• **Work item**: Copy out the rows word for word, starting with the row that contains "What kind of chart is the" and going on through the row that contains "How many insurance".

• **Materials provided**:

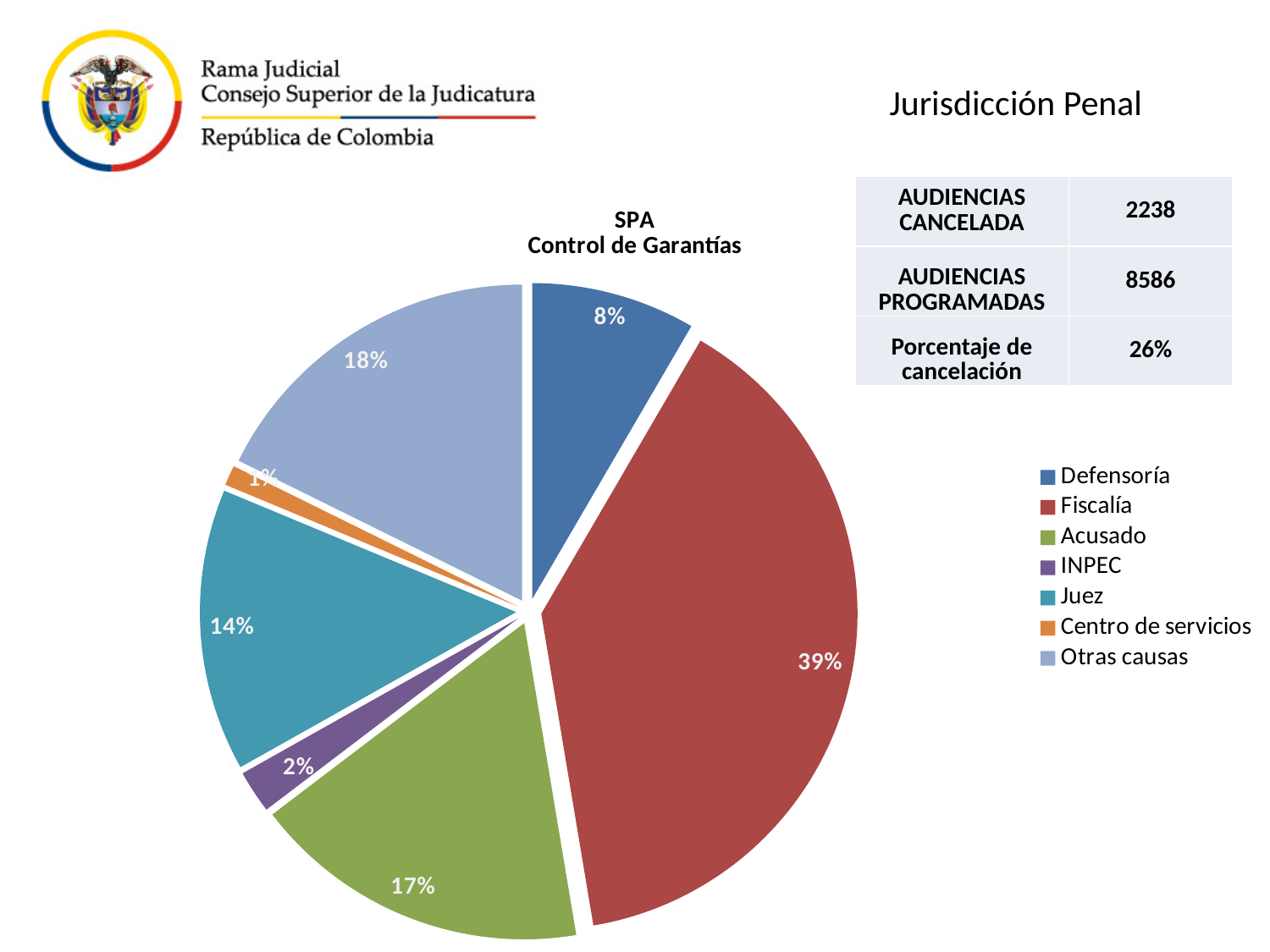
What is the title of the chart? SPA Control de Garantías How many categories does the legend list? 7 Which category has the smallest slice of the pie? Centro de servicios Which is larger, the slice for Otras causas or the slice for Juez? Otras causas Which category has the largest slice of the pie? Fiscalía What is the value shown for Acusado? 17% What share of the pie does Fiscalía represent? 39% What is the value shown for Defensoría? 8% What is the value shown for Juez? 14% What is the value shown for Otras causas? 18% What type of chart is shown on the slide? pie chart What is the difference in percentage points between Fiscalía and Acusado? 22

---

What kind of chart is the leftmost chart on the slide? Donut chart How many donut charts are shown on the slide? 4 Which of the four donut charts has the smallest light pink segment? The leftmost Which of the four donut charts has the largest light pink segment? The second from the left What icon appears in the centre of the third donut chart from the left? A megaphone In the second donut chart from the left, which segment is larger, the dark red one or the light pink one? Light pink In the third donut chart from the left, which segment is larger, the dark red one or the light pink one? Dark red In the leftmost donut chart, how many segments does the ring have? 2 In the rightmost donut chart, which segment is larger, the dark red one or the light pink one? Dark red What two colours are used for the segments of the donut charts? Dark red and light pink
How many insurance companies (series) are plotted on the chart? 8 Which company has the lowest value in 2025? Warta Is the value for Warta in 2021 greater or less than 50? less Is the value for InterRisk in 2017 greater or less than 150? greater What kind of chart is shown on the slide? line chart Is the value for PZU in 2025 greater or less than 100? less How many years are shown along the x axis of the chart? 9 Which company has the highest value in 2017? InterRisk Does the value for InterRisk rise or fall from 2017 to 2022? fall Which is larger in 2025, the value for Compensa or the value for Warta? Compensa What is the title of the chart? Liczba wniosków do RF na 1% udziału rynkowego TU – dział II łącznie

---

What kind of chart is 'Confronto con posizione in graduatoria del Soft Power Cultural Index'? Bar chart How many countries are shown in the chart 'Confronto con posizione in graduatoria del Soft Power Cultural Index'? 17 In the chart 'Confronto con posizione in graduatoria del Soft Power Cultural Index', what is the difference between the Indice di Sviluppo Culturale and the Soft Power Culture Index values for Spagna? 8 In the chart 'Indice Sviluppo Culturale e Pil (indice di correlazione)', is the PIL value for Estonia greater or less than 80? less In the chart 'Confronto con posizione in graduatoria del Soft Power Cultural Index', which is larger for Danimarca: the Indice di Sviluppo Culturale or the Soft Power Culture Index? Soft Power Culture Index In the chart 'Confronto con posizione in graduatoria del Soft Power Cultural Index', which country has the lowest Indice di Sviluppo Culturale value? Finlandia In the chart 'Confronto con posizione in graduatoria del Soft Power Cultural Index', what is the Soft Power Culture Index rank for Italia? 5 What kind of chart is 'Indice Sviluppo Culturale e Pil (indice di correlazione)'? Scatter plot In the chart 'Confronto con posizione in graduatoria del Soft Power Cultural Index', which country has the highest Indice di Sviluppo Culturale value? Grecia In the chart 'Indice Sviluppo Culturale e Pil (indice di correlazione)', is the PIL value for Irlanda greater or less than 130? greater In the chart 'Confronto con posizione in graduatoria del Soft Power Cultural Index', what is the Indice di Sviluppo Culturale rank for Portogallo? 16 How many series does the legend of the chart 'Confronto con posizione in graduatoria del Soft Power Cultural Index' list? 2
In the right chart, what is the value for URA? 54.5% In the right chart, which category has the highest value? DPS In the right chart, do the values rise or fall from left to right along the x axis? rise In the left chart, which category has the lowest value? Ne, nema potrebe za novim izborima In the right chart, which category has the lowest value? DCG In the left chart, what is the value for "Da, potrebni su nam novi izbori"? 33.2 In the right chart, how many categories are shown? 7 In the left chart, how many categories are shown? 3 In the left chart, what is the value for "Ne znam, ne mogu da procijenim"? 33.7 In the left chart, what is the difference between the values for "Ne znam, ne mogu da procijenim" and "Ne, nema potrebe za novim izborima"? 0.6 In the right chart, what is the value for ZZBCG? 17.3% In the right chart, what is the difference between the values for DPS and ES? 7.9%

• **Solution**:
What kind of chart is the leftmost chart on the slide? Donut chart How many donut charts are shown on the slide? 4 Which of the four donut charts has the smallest light pink segment? The leftmost Which of the four donut charts has the largest light pink segment? The second from the left What icon appears in the centre of the third donut chart from the left? A megaphone In the second donut chart from the left, which segment is larger, the dark red one or the light pink one? Light pink In the third donut chart from the left, which segment is larger, the dark red one or the light pink one? Dark red In the leftmost donut chart, how many segments does the ring have? 2 In the rightmost donut chart, which segment is larger, the dark red one or the light pink one? Dark red What two colours are used for the segments of the donut charts? Dark red and light pink
How many insurance companies (series) are plotted on the chart? 8 Which company has the lowest value in 2025? Warta Is the value for Warta in 2021 greater or less than 50? less Is the value for InterRisk in 2017 greater or less than 150? greater What kind of chart is shown on the slide? line chart Is the value for PZU in 2025 greater or less than 100? less How many years are shown along the x axis of the chart? 9 Which company has the highest value in 2017? InterRisk Does the value for InterRisk rise or fall from 2017 to 2022? fall Which is larger in 2025, the value for Compensa or the value for Warta? Compensa What is the title of the chart? Liczba wniosków do RF na 1% udziału rynkowego TU – dział II łącznie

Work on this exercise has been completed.